ヒット習慣予報 vol.69『子どものデジタル待ち合わせ』
こんにちは。ヒット習慣メーカーズの荒井です。
4月になって、新しい学校・新しい会社などで生活が変わった方が多いかと思います。
特に小中学生などは、学校を卒業し、元々の友達と会う機会が減ったり、クラスが変わって前のクラスの友達と遊ぶ機会が減ったりと、友人関係が大きく変化するタイミングでもあると思います。
そのような中で、今回は子どもの友人関係に注目してみました。
まず、このグラフは博報堂生活総合研究所の調査「こども20年変化」で、子どもが自宅以外でよく遊ぶ場所を聞いたものです。
これを見ると、放課後に友達の家で遊んだり、校庭で遊んだりすることは減っています。
では、どのようにして友達づきあいをしているのかというと、その一つとして、デジタル上で遊んでいるという傾向があります。
特に特徴的なのは、デジタル上での待ち合わせを学校で約束しているという行動です。
例えば、Twitterで「子ども」・「友達」・「ゲーム」と共に投稿されている文章を見ると、「一緒」・「仲間」・「遊び」というように友達とゲームを楽しんでいるという投稿と共に、「学校」・「約束」というように、学校でゲーム上で会うことを約束している傾向が見られます。
今、ゲームの多くはオンライン化しています。私が子どもの頃は、ゲームといえば、一人もしくは、二人プレイで、ボスを倒すとか、トーナメントで優勝するとか、何かしらのクリアを目指して行うものでした。それが、オンライン化したことで、ステージがどんどん動的に変化し、クリアを目指すものから、そのゲームの中で友達と遊ぶためのものに変わってきているのです。ゲームでは様々なステージが用意されていて、そこでオンライン上で複数の友達と一緒になって戦ったりしています。
しかも、音声のやり取りも同時に行います。最近どう?みたいな話をチャットでしながら、ゲームを楽しみます。だからこそ、普通に遊んでいるという感覚なんでしょうね。しかも、自宅でやっているので、門限を気にする必要もありません。そのような事から、「19時に○○ステージで待ち合わせね」といった会話が生まれているのです。
また、それに伴い、友達づきあいが長期化しているようです。
例えば、中学生の子どもを持つ知人に聞くと、そのお子さんは、今でも小学校時代のクラスメイトの80%と何らかの会話をしているようです。冒頭のこども20年変化調査では、友達の数が1997年50.7人→2017年77.3人と過去最高になっているという結果もありますが、それも納得できます。デジタル上での待ち合わせは一日に何度も行われます。一つのステージで20分ほど会話しながら遊び、今度は違う友達と待ち合わせているステージに行くという事も普通に行われているようです。待ち合わせではなくても、友達のログイン状況もわかるので、デジタル上で一緒に遊ぼうと誘うこともあります。
そのようにして、ゆるい友達付き合いが長く続いているという状況です。
では、なぜそのような習慣が生まれているのでしょうか?

課題 1
子どもの友人関係についての抜粋のうち、「では、どのようにして友達づき」から「束している傾向が見られます。」までの部分を、「約束」を「取り決め」に置き換えて書き直してください。

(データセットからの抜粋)

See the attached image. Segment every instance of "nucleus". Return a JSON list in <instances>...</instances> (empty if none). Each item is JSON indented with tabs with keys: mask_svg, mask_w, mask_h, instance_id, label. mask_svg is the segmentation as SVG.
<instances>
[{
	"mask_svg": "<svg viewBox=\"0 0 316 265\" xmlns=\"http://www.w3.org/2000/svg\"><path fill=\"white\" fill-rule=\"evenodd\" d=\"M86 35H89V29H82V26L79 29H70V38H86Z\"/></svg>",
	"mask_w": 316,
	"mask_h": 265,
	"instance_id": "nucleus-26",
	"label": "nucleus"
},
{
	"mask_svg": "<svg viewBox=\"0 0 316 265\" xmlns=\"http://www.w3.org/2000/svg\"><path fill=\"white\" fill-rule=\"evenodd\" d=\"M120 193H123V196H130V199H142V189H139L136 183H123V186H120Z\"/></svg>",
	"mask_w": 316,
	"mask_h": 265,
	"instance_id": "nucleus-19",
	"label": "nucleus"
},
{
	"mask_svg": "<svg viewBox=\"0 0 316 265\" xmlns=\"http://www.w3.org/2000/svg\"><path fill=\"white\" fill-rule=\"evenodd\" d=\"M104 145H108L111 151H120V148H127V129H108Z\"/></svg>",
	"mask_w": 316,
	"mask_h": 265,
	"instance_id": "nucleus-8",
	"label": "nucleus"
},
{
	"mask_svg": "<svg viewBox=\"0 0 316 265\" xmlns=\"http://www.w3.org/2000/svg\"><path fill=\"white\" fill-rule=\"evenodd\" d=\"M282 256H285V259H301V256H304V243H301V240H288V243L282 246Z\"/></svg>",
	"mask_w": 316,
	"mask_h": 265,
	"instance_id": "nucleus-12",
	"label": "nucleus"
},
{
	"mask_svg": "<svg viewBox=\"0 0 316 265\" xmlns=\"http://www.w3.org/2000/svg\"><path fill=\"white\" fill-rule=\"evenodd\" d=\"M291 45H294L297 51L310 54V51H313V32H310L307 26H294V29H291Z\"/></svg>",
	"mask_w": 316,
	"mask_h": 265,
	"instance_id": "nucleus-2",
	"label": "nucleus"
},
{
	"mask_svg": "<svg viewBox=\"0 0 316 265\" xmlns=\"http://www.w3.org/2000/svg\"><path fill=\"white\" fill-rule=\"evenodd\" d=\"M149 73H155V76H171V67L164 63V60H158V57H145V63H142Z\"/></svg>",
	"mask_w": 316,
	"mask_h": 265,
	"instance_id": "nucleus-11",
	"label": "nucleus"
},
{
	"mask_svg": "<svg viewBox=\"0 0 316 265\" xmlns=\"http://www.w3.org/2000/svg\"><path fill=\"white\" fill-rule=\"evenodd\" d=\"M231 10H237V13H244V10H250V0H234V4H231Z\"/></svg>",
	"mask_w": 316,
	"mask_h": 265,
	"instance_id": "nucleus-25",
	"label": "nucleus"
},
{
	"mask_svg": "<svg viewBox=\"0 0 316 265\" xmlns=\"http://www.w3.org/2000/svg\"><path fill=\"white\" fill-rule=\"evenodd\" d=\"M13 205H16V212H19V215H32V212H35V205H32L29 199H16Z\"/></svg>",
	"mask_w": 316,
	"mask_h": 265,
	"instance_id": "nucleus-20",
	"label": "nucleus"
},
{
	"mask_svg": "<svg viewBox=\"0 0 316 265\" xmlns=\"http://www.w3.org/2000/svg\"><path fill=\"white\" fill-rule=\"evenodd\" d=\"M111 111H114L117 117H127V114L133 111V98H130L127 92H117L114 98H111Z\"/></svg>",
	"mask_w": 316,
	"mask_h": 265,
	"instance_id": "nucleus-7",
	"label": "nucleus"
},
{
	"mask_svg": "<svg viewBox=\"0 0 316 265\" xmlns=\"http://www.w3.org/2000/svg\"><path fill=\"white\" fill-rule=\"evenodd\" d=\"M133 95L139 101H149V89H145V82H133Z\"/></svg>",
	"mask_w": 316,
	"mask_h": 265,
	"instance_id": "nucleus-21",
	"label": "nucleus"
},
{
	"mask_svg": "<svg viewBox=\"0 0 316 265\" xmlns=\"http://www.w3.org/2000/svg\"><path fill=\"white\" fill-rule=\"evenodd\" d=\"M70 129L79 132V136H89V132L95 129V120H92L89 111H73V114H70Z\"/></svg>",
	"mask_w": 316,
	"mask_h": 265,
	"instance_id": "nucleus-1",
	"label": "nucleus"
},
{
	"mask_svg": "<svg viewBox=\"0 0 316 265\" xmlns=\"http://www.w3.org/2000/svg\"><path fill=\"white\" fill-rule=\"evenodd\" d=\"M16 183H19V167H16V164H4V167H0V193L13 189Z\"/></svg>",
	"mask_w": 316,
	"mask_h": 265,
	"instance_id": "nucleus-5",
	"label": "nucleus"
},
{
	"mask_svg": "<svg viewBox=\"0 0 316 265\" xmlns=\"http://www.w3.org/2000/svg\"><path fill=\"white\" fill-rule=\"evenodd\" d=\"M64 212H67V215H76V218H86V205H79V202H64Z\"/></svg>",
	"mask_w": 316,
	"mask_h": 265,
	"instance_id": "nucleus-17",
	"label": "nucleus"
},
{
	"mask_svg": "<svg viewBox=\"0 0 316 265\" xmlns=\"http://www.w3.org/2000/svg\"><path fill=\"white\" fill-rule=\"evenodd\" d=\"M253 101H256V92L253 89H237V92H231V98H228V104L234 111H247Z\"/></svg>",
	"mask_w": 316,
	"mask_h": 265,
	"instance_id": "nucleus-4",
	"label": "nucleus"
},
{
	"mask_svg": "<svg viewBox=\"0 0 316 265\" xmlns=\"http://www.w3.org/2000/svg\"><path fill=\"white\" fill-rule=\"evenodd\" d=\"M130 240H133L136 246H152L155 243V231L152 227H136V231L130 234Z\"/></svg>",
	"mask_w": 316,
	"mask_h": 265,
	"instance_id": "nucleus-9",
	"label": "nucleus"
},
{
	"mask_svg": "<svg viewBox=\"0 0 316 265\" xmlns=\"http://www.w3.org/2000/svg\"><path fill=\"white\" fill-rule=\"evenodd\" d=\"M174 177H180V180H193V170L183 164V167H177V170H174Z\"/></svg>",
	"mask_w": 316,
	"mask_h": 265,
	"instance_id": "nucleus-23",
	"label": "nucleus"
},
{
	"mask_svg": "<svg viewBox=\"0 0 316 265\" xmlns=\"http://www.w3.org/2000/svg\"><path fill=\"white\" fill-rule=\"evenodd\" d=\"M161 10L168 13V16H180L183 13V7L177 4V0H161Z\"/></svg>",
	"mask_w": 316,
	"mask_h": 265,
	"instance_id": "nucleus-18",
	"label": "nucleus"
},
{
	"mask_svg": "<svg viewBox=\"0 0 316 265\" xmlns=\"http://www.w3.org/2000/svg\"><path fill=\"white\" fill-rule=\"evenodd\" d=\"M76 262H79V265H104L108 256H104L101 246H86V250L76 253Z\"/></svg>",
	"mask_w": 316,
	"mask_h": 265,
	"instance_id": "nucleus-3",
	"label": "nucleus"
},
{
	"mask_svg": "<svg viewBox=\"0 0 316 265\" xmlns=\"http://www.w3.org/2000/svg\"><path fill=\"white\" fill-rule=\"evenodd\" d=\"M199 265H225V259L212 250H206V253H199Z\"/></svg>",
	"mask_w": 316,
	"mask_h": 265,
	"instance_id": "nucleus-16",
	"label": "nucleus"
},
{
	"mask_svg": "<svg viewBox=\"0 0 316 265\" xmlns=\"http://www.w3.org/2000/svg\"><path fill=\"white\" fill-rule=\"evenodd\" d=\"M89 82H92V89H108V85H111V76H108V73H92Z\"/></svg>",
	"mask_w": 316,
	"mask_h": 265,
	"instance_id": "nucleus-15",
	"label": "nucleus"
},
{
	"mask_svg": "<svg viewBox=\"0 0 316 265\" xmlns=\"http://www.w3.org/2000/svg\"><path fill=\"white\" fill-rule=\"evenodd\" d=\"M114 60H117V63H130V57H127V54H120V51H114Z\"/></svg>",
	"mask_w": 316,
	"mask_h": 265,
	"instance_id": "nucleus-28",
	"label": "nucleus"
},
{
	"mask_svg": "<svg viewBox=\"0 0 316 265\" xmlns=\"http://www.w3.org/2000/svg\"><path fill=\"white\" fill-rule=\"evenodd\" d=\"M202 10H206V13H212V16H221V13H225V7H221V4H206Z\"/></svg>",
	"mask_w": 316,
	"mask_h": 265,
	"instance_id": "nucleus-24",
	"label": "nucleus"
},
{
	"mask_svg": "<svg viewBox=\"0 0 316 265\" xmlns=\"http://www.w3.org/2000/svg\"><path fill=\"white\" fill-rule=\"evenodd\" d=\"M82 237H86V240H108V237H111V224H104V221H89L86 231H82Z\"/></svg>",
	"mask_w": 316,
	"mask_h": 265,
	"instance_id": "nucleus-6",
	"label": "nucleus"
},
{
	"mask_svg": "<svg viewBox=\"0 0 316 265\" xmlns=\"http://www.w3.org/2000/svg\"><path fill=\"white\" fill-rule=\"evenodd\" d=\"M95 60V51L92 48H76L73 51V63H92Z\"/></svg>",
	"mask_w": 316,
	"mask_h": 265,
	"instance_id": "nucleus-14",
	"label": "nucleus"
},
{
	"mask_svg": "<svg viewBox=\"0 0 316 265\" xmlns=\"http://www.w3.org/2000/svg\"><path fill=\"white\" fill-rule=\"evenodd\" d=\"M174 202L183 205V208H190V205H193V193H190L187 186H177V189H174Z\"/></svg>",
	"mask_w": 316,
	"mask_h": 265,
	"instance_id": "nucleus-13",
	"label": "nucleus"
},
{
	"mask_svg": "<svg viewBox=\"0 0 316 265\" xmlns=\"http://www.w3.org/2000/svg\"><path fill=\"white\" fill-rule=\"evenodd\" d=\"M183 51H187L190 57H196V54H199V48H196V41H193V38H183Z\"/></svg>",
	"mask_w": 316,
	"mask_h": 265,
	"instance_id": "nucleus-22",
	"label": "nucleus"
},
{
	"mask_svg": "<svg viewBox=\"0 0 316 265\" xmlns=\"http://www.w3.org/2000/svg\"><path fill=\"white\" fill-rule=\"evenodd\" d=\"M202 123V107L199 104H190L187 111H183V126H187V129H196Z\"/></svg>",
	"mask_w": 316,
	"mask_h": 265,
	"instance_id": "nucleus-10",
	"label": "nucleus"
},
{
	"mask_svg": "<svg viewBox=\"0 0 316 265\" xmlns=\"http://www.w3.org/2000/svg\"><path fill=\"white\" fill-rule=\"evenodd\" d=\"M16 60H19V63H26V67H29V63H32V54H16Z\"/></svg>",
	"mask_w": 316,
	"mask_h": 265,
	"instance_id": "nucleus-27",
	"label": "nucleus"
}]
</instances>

課題 2
エントリーの中で文字列「instances」を含む行をすべて列挙してください。

解答 1
では、どのようにして友達づきあいをしているのかというと、その一つとして、デジタル上で遊んでいるという傾向があります。
特に特徴的なのは、デジタル上での待ち合わせを学校で取り決めしているという行動です。
例えば、Twitterで「子ども」・「友達」・「ゲーム」と共に投稿されている文章を見ると、「一緒」・「仲間」・「遊び」というように友達とゲームを楽しんでいるという投稿と共に、「学校」・「取り決め」というように、学校でゲーム上で会うことを取り決めしている傾向が見られます。

解答 2
See the attached image. Segment every instance of "nucleus". Return a JSON list in <instances>...</instances> (empty if none). Each item is JSON indented with tabs with keys: mask_svg, mask_w, mask_h, instance_id, label. mask_svg is the segmentation as SVG.
<instances>
</instances>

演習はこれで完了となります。